### Directions for this task
Everything in the entries except the pictures must be repeated exactly.
*** Entries provided Section Begins ***
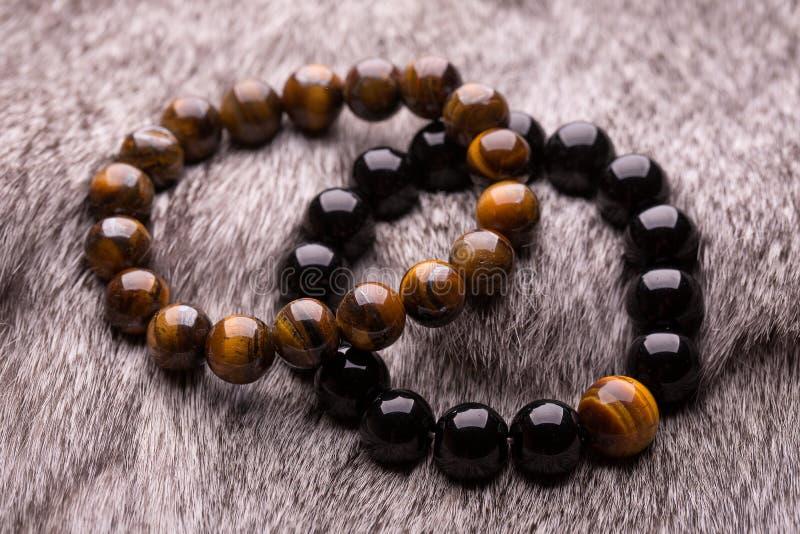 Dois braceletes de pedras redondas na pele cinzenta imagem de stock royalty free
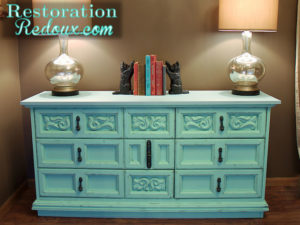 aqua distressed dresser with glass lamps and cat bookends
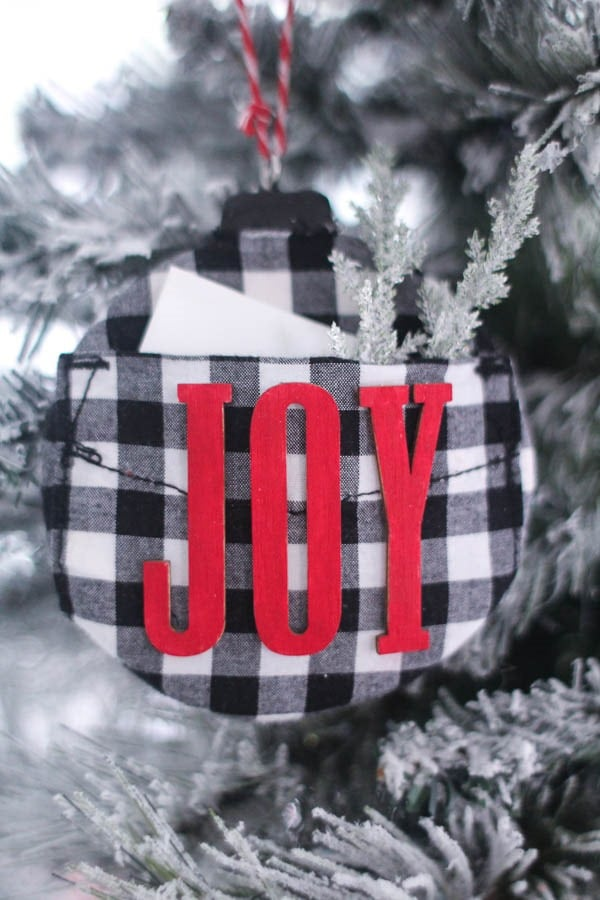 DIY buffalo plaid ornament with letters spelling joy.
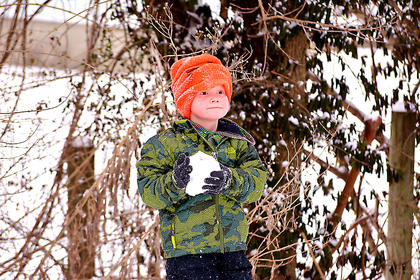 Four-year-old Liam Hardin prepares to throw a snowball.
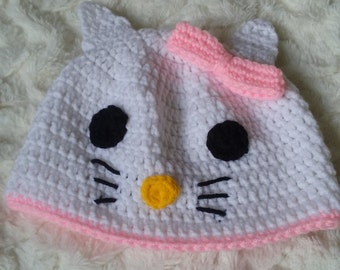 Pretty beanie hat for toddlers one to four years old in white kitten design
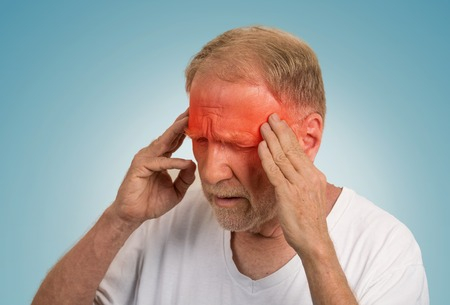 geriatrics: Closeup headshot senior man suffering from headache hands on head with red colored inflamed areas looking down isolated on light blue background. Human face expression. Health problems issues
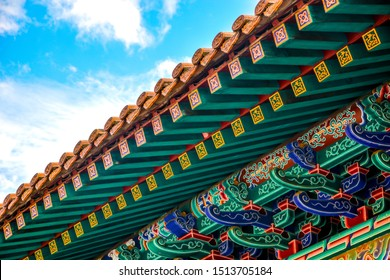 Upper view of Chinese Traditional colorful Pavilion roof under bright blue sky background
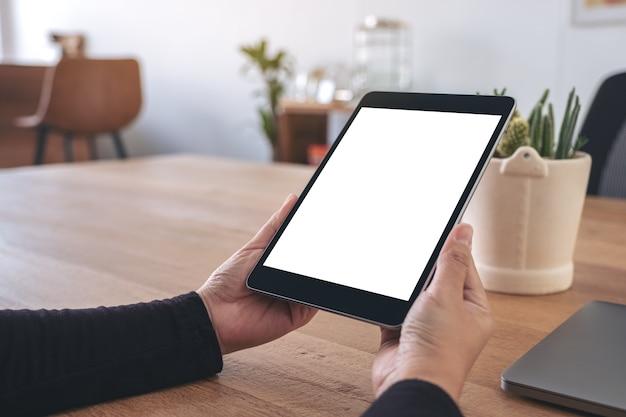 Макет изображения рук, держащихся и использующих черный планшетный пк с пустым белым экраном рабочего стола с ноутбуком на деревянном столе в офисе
*** Entries provided Section Ends ***
### Completed exercise
 Dois braceletes de pedras redondas na pele cinzenta imagem de stock royalty free
 aqua distressed dresser with glass lamps and cat bookends
 DIY buffalo plaid ornament with letters spelling joy.
 Four-year-old Liam Hardin prepares to throw a snowball.
 Pretty beanie hat for toddlers one to four years old in white kitten design
 geriatrics: Closeup headshot senior man suffering from headache hands on head with red colored inflamed areas looking down isolated on light blue background. Human face expression. Health problems issues
 Upper view of Chinese Traditional colorful Pavilion roof under bright blue sky background
 Макет изображения рук, держащихся и использующих черный планшетный пк с пустым белым экраном рабочего стола с ноутбуком на деревянном столе в офисе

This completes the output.